Scientists studying gravitational waves would likely benefit the most from further studies of black holes hidden at the Milky Ways core. Predicted by Einstein more than a century ago, these elusive ripples in spacetime have only recently been observed, and the majority of detections to date have been traced to merging black holes billions of light-years away. Mysteriously, most of these black holes are inconveniently sized, appearing too large to have readily formed directly from dying massive stars. Alternative explanations posit these anomalously massive black holes grew and merged in throngs of stars called globular clusters, but that process can easily require more time than the current age of the universe. So how do you get these things? Morris says. Hundreds of papers have been written already speculating about this. But if you have clusters of black holes at the centers of galaxies, there are mechanisms by which some could rapidly grow, form binaries and merge with each other.
Regardless of how scientists follow up this discovery, one way or another the result will be pinning down the number of black holes in the center of a normal galaxy like the Milky Way, Hailey says. That will be invaluable, especially for researchers trying to calculate the nature and number of gravitational wave events expected from galaxy cores. All the information astrophysicists need is right there, at the center of our galaxy.
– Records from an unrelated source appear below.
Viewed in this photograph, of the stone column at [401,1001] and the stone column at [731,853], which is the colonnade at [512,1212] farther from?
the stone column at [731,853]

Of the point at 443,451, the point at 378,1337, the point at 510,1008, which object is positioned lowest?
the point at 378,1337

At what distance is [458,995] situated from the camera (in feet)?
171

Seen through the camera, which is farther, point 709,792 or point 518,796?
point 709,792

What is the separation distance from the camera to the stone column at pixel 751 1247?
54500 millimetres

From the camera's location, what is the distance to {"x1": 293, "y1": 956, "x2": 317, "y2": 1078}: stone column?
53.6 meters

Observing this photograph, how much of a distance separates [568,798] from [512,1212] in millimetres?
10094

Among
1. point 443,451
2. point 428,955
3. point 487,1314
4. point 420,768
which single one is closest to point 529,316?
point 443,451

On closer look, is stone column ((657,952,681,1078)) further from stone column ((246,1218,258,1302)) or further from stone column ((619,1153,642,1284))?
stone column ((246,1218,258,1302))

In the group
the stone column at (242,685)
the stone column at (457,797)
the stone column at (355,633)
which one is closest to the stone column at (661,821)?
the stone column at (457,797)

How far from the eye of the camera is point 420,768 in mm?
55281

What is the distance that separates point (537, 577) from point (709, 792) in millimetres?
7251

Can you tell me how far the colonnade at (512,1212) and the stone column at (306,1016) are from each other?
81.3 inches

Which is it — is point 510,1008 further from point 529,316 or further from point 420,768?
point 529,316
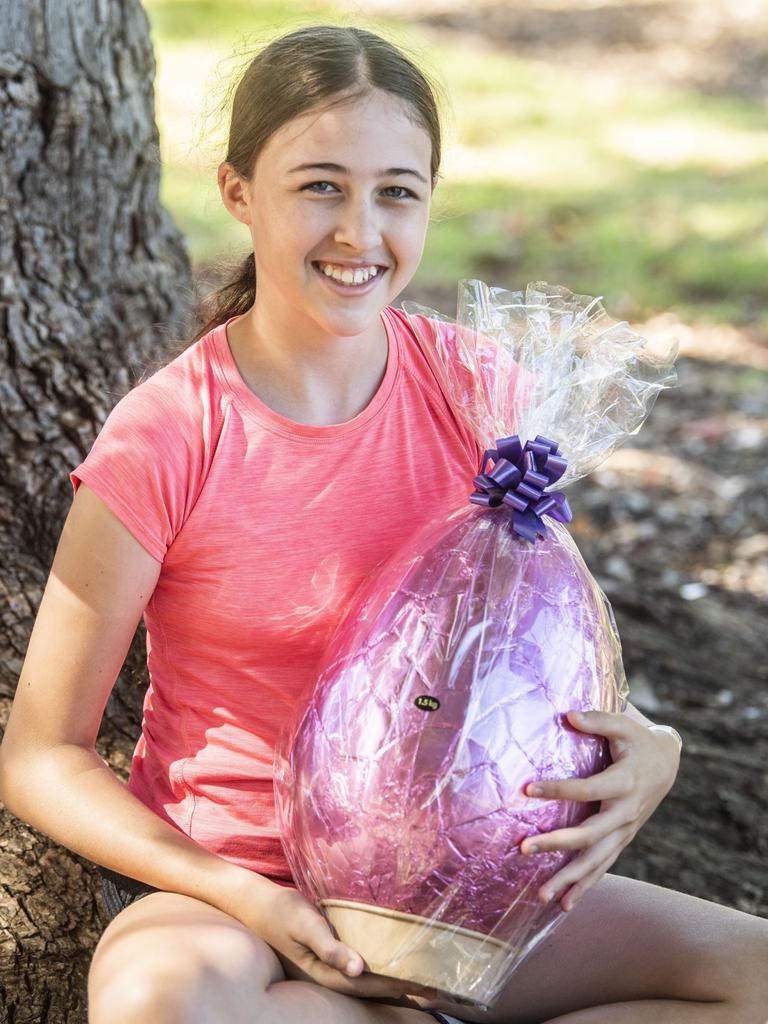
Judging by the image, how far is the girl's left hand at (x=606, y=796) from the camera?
196cm

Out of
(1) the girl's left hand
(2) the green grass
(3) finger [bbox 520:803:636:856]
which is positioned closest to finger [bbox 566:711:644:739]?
A: (1) the girl's left hand

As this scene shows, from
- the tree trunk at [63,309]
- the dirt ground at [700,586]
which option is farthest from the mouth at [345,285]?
the dirt ground at [700,586]

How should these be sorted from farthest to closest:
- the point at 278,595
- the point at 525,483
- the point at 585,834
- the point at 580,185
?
the point at 580,185, the point at 278,595, the point at 525,483, the point at 585,834

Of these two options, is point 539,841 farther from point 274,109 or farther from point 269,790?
point 274,109

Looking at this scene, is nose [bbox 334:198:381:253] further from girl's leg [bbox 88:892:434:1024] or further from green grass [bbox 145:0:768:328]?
green grass [bbox 145:0:768:328]

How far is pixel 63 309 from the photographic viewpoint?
3.08 metres

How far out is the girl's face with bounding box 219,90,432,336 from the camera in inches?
84.7

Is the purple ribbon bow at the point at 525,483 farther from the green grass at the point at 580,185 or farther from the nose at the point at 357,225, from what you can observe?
the green grass at the point at 580,185

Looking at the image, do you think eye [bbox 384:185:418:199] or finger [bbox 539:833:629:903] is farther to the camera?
eye [bbox 384:185:418:199]

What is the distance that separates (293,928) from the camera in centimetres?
199

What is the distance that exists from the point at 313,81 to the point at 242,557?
80 centimetres

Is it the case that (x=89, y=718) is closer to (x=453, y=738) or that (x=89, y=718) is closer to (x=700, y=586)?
(x=453, y=738)

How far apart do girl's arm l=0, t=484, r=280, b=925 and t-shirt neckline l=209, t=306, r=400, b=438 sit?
1.05 feet

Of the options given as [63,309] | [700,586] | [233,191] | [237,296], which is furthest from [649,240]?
[233,191]
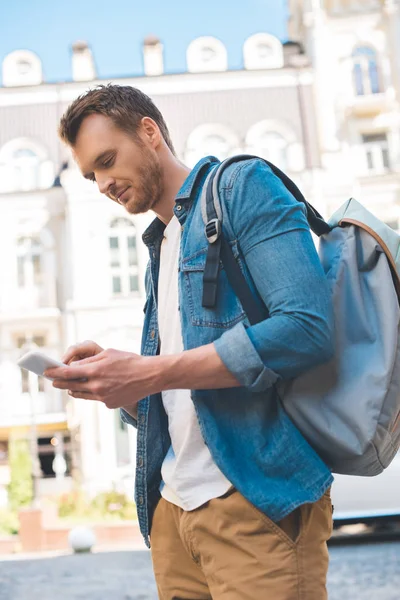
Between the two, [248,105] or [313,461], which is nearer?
[313,461]

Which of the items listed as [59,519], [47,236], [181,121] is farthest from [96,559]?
[181,121]

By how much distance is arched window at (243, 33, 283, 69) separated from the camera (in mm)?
21312

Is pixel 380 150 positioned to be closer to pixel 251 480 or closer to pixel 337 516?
pixel 337 516

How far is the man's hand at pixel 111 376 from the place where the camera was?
3.95 ft

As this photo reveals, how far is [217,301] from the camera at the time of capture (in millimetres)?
1297

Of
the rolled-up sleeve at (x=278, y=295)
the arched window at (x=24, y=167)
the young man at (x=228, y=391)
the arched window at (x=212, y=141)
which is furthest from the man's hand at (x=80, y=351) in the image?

Do they have an artists' rendering of Dark Matter too?
We have a black hole right here inside the Beltway as well - Federal budget and so-called Federal Omnibus bill.
Apparently there’s nothing we can do about that one either.
Not bad, huh?
But, even then, SciAM "writers" knew better than to infllate "a dozen" into "Tens of Thousands"... :-{
Scientists have discovered what appear to be twelve smaller black holes orbiting our galaxy’s central giant. Each is thought to actually be a binary system composed of a black hole and a low-mass star. Gas siphoned from the star glows in x-rays as it falls into the black holes, allowing them to be seen.
...
I guess that means there are many more that can’t be easily seen.
A CT scan of your head would do.
Yep, these 10 or 12 individual black holes must be the biggest and the brightest of the other 10,000 - 20,000. What a hellish place that must be. Better that they all sink to the center than mill around out here with us!
lol
There’s a hole in the bottom of the Galaxy..............
When you read the article (you did, right?), it said that ‘singleton’ binary black holes are the ones with accretion discs and thus detectable. The ratio of singleton to undetectable isn’t known, but it doesn’t seem unreasonable for there to be a hell of a lot more undetectable black holes that aren’t presently ‘feeding.’ Tens of thousands? I don’t know. Perhaps you have a more accurate number.
Any more than that, and risk the galaxy tipping over.
Best-of-Thread.
LOL
Damn, a cigarette always ruins the appeal to me...
That brings back memories. IIRC, back before they had a better handle on what a quasar actually was, quasars were called white holes. Black holes were where matter disappears from the universe and white holes were where matter pours back into this universe from neighboring universes. I loved those old theories!